─── Text segment

Yugoslav American mathematician (1929-2018)

Branko Grünbaum (ברנקו גרונבאום; 2 October 1929 – 14 September 2018) was a Croatian-born mathematician of Jewish descent and a professor emeritus at the University of Washington in Seattle. He received his Ph.D. in 1957 from the Hebrew University of Jerusalem.

==Life==
Grünbaum was born in Osijek, then part of the Kingdom of Yugoslavia, on 2 October 1929. His father was Jewish and his mother was Catholic, so during World War II the family survived the Shoah in Croatia by living at his Catholic grandmother's home. After the war, as a high school student, he met Zdenka Bienenstock, a Jew who had lived through the war hidden in a convent while the rest of her family were killed. Grünbaum became a student at the University of Zagreb, but grew disenchanted with the communist ideology of the Socialist Federal Republic of Yugoslavia, applied for emigration to Israel, and traveled with his family and Zdenka to Haifa in 1949.

In Israel, Grünbaum found a job in Tel Aviv, but in 1950 returned to the study of mathematics, at the Hebrew University of Jerusalem. He earned a master's degree in 1954 and in the same year married Zdenka, who continued as a master's student in chemistry. He served a tour of duty as an operations researcher in the Israeli Air Force beginning in 1955, and he and Zdenka had the first of their two sons in 1956. He completed his Ph.D. in 1957; his dissertation concerned convex geometry and was supervised by Aryeh Dvoretzky.

──────

# Task item
Copy the stretch from "Branko Grünbaum (ברנקו" through "from the Hebrew University of Jerusalem." from the text on Branko Grünbaum without changing a word.

─── Given records

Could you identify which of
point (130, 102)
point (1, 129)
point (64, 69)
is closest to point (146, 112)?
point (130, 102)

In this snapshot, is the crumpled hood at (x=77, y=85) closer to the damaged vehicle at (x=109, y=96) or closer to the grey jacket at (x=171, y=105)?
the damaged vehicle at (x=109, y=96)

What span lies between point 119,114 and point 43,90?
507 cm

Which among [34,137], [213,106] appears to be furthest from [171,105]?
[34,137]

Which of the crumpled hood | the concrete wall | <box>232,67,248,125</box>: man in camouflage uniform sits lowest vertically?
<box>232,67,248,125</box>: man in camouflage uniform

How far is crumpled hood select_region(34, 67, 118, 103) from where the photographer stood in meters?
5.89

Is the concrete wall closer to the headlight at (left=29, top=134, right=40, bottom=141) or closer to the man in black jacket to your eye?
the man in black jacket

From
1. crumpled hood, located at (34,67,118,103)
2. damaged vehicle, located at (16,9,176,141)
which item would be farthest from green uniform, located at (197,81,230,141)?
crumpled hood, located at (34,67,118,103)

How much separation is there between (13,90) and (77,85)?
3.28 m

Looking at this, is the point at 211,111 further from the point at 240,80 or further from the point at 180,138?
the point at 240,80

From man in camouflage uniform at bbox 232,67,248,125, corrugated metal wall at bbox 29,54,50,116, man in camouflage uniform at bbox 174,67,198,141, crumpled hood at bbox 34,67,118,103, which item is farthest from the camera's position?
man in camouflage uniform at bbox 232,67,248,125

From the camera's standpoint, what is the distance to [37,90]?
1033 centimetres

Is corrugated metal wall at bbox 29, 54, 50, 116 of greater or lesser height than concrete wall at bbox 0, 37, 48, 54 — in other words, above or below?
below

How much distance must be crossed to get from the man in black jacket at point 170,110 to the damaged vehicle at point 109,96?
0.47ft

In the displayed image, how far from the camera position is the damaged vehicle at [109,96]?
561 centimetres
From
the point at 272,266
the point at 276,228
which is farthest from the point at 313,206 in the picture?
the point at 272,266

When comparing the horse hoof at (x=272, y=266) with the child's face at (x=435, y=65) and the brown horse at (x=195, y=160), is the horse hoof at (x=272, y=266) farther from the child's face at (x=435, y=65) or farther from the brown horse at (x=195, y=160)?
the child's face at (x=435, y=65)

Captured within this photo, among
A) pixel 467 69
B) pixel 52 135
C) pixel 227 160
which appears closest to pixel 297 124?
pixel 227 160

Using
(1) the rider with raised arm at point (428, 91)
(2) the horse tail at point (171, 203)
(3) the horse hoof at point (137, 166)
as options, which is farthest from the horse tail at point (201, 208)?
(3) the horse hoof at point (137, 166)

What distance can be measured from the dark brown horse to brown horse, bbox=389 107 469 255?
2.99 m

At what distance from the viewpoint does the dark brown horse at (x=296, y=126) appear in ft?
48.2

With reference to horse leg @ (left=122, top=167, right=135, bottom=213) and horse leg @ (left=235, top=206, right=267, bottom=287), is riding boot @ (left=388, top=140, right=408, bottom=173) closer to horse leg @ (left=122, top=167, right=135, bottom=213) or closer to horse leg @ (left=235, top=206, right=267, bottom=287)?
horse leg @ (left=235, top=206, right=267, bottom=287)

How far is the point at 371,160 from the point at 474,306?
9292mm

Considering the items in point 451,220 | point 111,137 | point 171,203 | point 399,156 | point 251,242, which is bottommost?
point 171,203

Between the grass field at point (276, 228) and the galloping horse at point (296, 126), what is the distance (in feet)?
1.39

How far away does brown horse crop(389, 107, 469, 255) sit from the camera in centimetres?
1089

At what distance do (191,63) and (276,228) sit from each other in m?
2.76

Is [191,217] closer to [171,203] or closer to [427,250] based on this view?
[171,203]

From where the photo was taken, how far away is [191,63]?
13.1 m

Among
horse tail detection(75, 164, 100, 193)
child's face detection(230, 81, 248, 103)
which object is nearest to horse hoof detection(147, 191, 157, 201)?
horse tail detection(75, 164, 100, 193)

──────
─── Given records

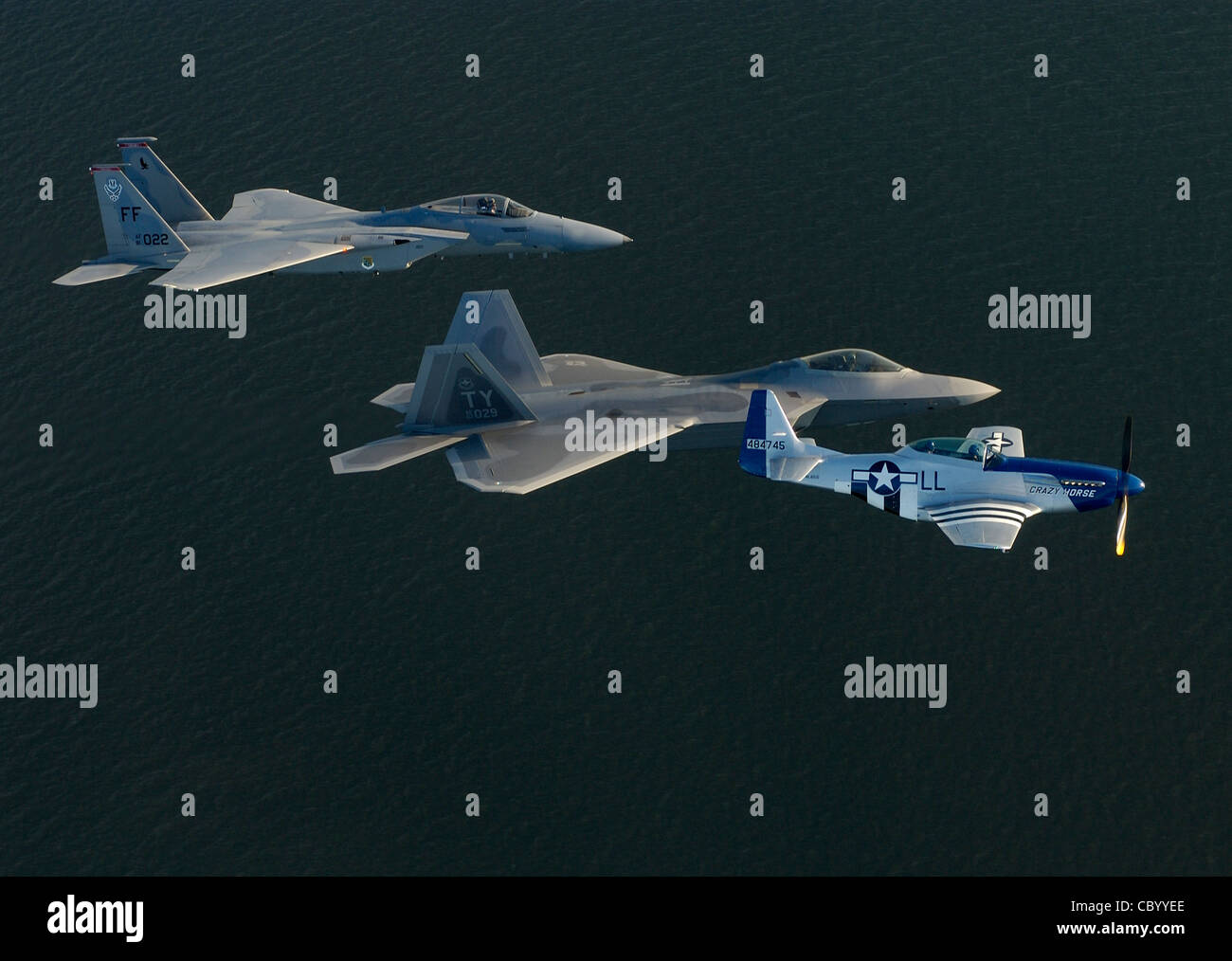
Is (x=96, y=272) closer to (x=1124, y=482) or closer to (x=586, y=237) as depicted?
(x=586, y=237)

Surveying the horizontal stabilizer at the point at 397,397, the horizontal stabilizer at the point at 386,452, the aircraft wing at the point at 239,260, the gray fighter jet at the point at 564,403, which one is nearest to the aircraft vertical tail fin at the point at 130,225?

──────
─── Given records

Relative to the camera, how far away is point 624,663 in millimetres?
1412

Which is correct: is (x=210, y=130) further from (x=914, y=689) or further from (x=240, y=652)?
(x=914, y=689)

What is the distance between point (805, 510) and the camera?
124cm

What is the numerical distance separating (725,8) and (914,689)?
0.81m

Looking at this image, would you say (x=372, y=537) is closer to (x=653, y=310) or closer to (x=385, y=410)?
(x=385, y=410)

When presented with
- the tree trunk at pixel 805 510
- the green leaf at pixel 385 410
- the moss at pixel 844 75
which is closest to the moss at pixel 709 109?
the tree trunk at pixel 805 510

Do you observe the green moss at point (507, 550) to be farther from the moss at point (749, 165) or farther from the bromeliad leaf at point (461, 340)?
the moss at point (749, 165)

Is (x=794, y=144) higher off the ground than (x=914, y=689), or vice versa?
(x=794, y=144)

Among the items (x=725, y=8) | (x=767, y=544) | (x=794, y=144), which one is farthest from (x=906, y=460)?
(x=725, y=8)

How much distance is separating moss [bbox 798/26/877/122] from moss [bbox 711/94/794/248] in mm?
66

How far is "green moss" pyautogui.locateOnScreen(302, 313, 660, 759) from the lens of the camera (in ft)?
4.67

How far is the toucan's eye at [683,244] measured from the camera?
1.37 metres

──────

# Output below
Branko Grünbaum (ברנקו גרונבאום; 2 October 1929 – 14 September 2018) was a Croatian-born mathematician of Jewish descent and a professor emeritus at the University of Washington in Seattle. He received his Ph.D. in 1957 from the Hebrew University of Jerusalem.